July 15, 2022 – Welcome to summer camp, but not as you know it.
A series of summer camps have been launched in Ukraine by World Vision through local partners to give children a much-needed reprieve from the daily realities of war.
The international aid organisation in partnership with local partners has launched over 34 camps around the conflict-torn country, including sites in the Kyiv, Lviv, Chernivtsi and Zakarpattia regions.
The summer camps are open to children aged 5-17 and run for a week to two weeks, offering age-appropriate activities including sports, craft and in future, robotics workshops.
And while having fun is the number one goal, the camps serve a deeper purpose.
Summer camp staff trained in psychological first aid monitor children for signs of distress and make referrals, while activities have been tailor-made for vulnerable children exposed to conflict.
World Vision’s Ukraine Country Director for the Ukraine Crisis Response, Catherine Green, said the camps were being run in partnership with local organisations and had proven overwhelmingly popular.

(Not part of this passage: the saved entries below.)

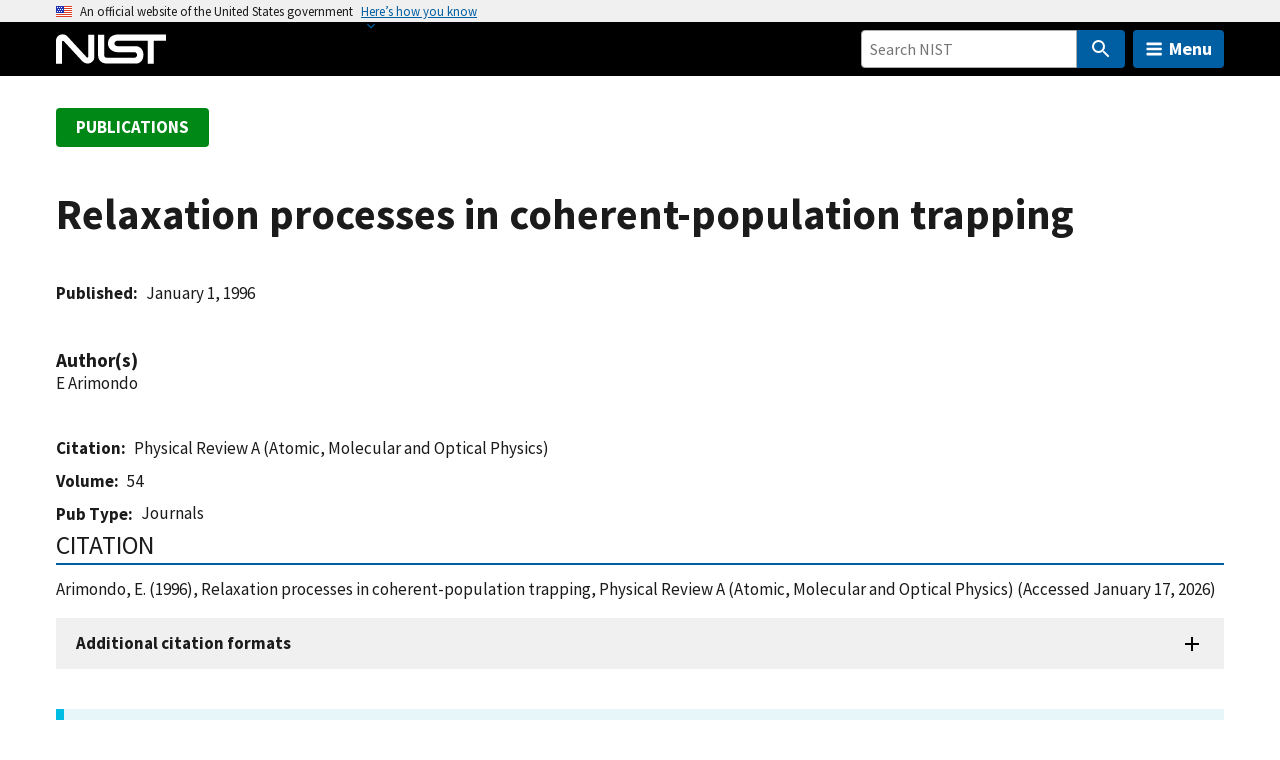

--- FILE ---
content_type: image/svg+xml
request_url: https://www.nist.gov/libraries/nist-component-library/dist/img/social-icons/linkedin_white.svg
body_size: 119
content:
<svg xmlns="http://www.w3.org/2000/svg" width="27" height="32"><path fill="#fff" d="M6.232 11.161v17.696H.339V11.161h5.893zm.375-5.465C6.625 7.392 5.339 8.75 3.286 8.75H3.25C1.268 8.75 0 7.393 0 5.696c0-1.732 1.321-3.054 3.321-3.054 2.018 0 3.268 1.321 3.286 3.054zm20.822 13.018v10.143h-5.875v-9.464c0-2.375-.857-4-2.982-4-1.625 0-2.589 1.089-3.018 2.143-.143.393-.196.911-.196 1.446v9.875H9.483c.071-16.036 0-17.696 0-17.696h5.875v2.571h-.036c.768-1.214 2.161-2.982 5.339-2.982 3.875 0 6.768 2.536 6.768 7.964z"/></svg>

--- FILE ---
content_type: image/svg+xml
request_url: https://www.nist.gov/libraries/nist-component-library/dist/img/icon-dot-gov.svg
body_size: 125
content:
<?xml version="1.0" encoding="UTF-8"?><svg xmlns="http://www.w3.org/2000/svg" width="64" height="64" viewBox="0 0 64 64"><title>icon-dot-gov</title><path fill="#2378C3" fill-rule="evenodd" d="m32 0c17.7 0 32 14.3 32 32s-14.3 32-32 32-32-14.3-32-32 14.3-32 32-32zm0 1.2c-17 0-30.8 13.8-30.8 30.8s13.8 30.8 30.8 30.8 30.8-13.8 30.8-30.8-13.8-30.8-30.8-30.8zm11.4 38.9c.5 0 .9.4.9.8v1.6h-24.6v-1.6c0-.5.4-.8.9-.8zm-17.1-12.3v9.8h1.6v-9.8h3.3v9.8h1.6v-9.8h3.3v9.8h1.6v-9.8h3.3v9.8h.8c.5 0 .9.4.9.8v.8h-21.4v-.8c0-.5.4-.8.9-.8h.8v-9.8zm5.7-8.2 12.3 4.9v1.6h-1.6c0 .5-.4.8-.9.8h-19.6c-.5 0-.9-.4-.9-.8h-1.6v-1.6s12.3-4.9 12.3-4.9z"/></svg>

“If ever the children of Ukraine needed a week or two of fun, it’s now. It’s difficult to comprehend the horrors of what they’ve been through over the past few months.
“At one of the camps, we had 140 children turn up on the first day, and it was heart-warming to hear the sound of laughing, singing and see the worries of the war start to lift from their young shoulders.
“The summer camps aim to give kids some time to just be kids and forget about what is going on around them. They will also give parents a break and an opportunity to go out and find work, for example, or just have some down time.”
World Vision plans to increase the number of camps in Ukraine and run similar camps and activities for refugee children in Romania and Moldova.
It was in the village of Repuzhyntsi, in the country’s west, where 140 children excitedly arrived on the first day of summer camp, run by one of World Vision’s partners, Youth Movement Be Free.
Angela, 17, is one of the teens helping run camp activities after fleeing the country’s hard hit east. Her home in the Luhansk region was burnt to the ground and she is now living with family friends.
She said it was important for the children to have the time to play and socialise with each other.
“We play different types of games like board games, jumping, and simply gather together every day to talk and laugh with other children,” she said.
Timothy, 14, who is a camp mentor, said the camps allows them to “spend time being real children’”.
“We are doing a lot of activities and can connect and communicate in person, those are the most important things,” he said.
Timothy also escaped the Luhansk region in a journey he described as “terrifying”.
“I knew when I left that I may never be able to go back to that region,” he said.
The camps are one example of how World Vision is responding to the mental health needs of children, after a recent report by the aid organisation found 1.5 million Ukrainian children are in danger of developing mental health issues including anxiety, depression and social impairment due to the war.
The No Peace of Mind report has sounded the alarm on a looming crisis as Ukrainian parents reveal the mental health of their children is their biggest worry.